Baroness’ Purple is a triumphant epilogue to disaster

It’s remarkable that Baroness is still a band, really. While on tour in England in 2012, only a month after the group released its mammoth double album Yellow & Green, the Savannah foursome suffered what seemed a fateful accident when its bus plowed through a guardrail and plummeted 30 feet. Fortunately all survived, but founding member, frontman, and cover-art artist John Baizley broke his left arm and leg and bassist Matt Maggioni and drummer Allen Blickle fractured vertebrae. The physical and mental recoveries were admittedly long and tenuous and included amicable splits with the aforementioned rhythm section. But the band dusted off and soldiered on—at least a fraction to spite the disaster—and now return with the new album Purple that’s being spun as a form of suture, the finale of the healing process. The story is the kind of stuff from which “Based on a true story” movies are made.

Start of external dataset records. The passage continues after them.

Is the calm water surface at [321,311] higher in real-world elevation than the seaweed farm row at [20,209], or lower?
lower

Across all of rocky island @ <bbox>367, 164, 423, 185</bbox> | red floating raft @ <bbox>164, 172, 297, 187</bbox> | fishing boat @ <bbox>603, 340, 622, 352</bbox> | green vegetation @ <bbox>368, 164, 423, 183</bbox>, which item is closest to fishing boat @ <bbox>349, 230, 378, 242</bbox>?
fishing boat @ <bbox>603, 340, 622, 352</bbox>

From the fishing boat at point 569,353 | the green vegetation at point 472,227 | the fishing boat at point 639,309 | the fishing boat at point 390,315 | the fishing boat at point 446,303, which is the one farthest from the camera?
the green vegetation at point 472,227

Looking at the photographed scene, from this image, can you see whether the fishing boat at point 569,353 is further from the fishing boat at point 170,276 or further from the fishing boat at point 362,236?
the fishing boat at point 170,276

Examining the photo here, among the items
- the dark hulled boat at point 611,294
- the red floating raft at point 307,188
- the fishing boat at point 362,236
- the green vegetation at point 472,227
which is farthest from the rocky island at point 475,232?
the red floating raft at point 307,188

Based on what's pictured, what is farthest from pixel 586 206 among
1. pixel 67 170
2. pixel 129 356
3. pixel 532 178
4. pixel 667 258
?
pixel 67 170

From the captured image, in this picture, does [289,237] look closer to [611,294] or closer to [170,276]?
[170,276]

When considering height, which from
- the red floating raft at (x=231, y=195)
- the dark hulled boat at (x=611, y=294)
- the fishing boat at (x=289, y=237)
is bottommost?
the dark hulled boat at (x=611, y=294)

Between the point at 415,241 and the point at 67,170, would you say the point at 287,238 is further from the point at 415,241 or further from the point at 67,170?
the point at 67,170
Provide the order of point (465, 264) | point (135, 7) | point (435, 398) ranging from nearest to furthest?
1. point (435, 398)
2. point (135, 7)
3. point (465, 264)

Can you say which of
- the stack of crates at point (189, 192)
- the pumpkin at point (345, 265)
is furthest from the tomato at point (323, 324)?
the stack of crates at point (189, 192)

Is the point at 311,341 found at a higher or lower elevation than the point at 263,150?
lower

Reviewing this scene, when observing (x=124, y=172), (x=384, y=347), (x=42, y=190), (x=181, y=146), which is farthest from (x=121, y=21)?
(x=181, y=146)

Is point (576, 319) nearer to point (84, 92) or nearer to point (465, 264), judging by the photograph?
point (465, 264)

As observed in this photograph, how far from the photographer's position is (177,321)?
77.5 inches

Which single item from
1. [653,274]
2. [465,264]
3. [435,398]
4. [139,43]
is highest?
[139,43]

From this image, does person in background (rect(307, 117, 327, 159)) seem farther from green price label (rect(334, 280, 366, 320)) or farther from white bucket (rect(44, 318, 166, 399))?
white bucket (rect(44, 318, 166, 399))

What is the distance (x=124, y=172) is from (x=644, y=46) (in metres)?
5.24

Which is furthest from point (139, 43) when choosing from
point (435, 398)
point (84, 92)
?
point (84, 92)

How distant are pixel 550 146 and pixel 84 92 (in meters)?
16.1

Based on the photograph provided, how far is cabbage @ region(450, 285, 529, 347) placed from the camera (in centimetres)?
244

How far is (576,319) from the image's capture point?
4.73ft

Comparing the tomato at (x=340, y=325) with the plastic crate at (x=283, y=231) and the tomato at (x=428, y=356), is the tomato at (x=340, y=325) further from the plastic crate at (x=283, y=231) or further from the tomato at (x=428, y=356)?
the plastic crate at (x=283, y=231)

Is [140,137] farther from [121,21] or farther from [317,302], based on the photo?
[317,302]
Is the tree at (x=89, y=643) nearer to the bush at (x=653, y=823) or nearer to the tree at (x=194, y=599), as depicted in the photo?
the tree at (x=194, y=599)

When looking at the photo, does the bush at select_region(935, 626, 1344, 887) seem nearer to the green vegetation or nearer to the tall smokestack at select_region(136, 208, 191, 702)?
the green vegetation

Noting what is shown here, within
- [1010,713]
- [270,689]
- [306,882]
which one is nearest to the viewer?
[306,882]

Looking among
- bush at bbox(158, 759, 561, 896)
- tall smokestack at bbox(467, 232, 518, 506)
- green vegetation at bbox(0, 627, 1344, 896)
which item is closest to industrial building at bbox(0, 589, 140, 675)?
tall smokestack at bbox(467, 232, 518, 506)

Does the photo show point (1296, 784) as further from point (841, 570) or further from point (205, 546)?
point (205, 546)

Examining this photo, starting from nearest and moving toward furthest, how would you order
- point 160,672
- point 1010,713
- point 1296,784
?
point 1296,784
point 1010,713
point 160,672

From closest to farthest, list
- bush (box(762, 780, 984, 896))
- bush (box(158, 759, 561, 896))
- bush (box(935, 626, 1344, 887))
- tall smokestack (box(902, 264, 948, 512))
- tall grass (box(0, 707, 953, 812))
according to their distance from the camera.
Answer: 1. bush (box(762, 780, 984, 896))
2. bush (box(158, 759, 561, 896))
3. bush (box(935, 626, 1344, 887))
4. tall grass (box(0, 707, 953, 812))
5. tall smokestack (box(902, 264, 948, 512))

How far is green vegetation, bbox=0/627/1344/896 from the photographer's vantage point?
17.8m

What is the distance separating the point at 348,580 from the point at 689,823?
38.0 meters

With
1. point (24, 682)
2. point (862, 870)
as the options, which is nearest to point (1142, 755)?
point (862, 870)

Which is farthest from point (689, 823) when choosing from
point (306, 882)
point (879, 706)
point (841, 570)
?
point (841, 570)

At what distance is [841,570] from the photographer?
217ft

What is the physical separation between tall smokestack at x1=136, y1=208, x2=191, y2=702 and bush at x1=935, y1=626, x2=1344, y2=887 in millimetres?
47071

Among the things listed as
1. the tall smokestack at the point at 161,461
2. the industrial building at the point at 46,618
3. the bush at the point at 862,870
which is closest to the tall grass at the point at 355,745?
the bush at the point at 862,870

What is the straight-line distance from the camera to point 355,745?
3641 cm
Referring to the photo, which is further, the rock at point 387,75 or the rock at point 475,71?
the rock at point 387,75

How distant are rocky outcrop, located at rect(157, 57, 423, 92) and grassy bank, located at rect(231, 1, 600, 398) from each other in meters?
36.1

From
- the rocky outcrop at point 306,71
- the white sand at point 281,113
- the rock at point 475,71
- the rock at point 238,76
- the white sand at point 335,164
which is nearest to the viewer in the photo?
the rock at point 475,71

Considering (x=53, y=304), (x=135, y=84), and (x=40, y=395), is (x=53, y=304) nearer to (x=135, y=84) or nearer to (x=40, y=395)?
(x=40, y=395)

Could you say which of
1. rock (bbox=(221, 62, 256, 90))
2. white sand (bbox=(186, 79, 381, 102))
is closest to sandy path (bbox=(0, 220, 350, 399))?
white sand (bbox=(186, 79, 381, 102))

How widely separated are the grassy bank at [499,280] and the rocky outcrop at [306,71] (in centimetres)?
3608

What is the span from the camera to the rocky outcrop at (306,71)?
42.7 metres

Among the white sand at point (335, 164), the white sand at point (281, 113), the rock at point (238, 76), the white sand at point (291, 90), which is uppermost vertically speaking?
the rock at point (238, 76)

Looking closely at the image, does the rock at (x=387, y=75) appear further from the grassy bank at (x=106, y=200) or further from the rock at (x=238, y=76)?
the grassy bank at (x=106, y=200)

Right away the album title suggests the healing of a bruise—and the band’s heavy-handed introspection and ambition only grows from there (hell, the group even formed its own label, Abraxan Hymns, to release the record). Baroness has long been considered a metal band, though even dating back to its seminal full-length, 2009’s Blue Record, the group’s prog leanings and Baizley’s exultant vocal melodies tended to round off the hard-nosed edge of the band’s sound (on Yellow & Green, even more so).

Purple is as far away from metal the band have ever been. While the opener “Morningstar” begins with a patented Baroness riff—one of those that would work well accompanying a duel by battleaxe—it swiftly transforms to a pensive and anthemic brand of sludgy gruff rock, not far from the pro-beard kind propagated in the early aughts by a label like No Idea. What defines Purple, however, and allows it to transcend a mostly hokey, overwrought sound is the technicality and experimentation with which Baroness attacks melody, mostly via the busy drumming of Sebastian Thomson (also of Trans Am) and expert guitar work by Baizley and Peter Adams.

While off-kilter harmonies and frenetic, peculiar noise subtly undergird solid tracks like “Try To Disappear”—which also features a hammering, blown-out interlude that you can’t help but want more of—symphonic flourishes and brushes of electro become slightly cumbersome on others, and the occasional case of overproduction seems to distort their directive to find closure (Dave Fridmann, who’s worked plenty with the weirdos in the Flaming Lips, produced).

Still, through it all the rejuvenated Baroness is totally inspired, not only to be making new music but also to have the ability to make new music. And you can hear it. The seven-minute opus “Chlorine & Wine,” which includes slow-galloping Maiden-like riffs and revelatory lyrics like “And my doctor’s unable to cut through the cable that leads to my mind,” is occasionally led astray by too much meandering post-rock. But when the all-in group chorus rips through near the end and the hyperfied guitar cuts in, it’s damn hard not to pound your fist into the air, on your chest, through a wall, whatever.